Hey guys, how are you doing?
Today’s post is about Live # 35, where I talked all about relationships between tables and data modeling. So, follow along and I’m sure I’ll clear up a lot of doubts you have on a daily basis about the topics.
Within Power BI projects development we have 7 construction pillars:
Our focus today will be on the 3rd Pillar! But there is no way to have a good modeling without having a good structure (2nd pillar). So, I want to make it clear to you that these 2 processes are closely linked.
Database – Sales Spreadsheet
For our example, I decided to get the most common database format for those who are starting to work with BI. The famous “big table” … in it, information is usually extracted from a system with several columns (some of them are useless) that can be better structured.
Our first “big table” is a sales spreadsheet for a fictional company:
So, this will be the first spreadsheet from where we will get the data in Power BI:
The following screen will appear and you must select the Vendas (Sales) table and click on Transform data:
This step we just performed is Pillar 1 – Extraction, and when we click on “Transform Data” we move on to the Power Query environment where we perform Pillar 2 – Structuring:
In this case, our table is well structured and we don’t need to apply any modification to it.

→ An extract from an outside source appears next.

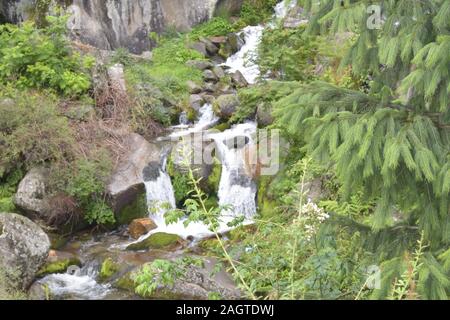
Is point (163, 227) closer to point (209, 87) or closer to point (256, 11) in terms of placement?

To do an initial analysis, let’s put together a visual demonstrating the amount of sales by product category:
In this case, as we are only working with a “big table”, the sales data are filtered by product category without having to create a relationship because they are in the same table.
Well, but what if we want to work with both purchasing (compras) and sales (vendas) information? Let’s see what to do …

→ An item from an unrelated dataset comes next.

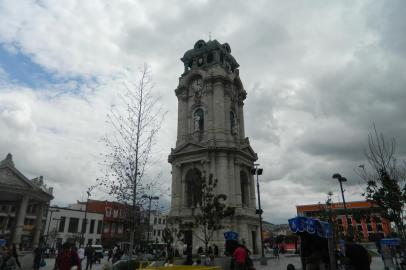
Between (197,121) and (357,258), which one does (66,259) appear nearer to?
(357,258)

Database – Purchase Spreadsheet
Our purchase (Compras) spreadsheet is in the same file as the sales in .xlsx, but in a different tab.
To import it, just do the same steps as for the sales and also select it before transforming data:
In the Power Query environment, we see that this purchases table is also well structured.
So, just as we did for the sales table, we close and apply it in the Power Query editor to return to the Power BI environment.
With the two tables imported, we can simulate the relationship between them by assembling a single table where we illustrate the quantity sold and purchased by product category:
Note that purchase values are not being filtered by product category as well as sales. This is because there is no relationship between the category (categoria) column of the purchase (compras) table and the category column of the sales (vendas) table so the values are equal to the total purchases for all categories.
We can do another simulation, changing the selected sales product category to the purchasing column. Can you imagine what will happen?
We have already seen that if we try this way, we just throw the problem to the other side.
The correct way to work to solve this problem is to use relationships. Opening the “Models” tab, we can see that there is no relationship created between the tables.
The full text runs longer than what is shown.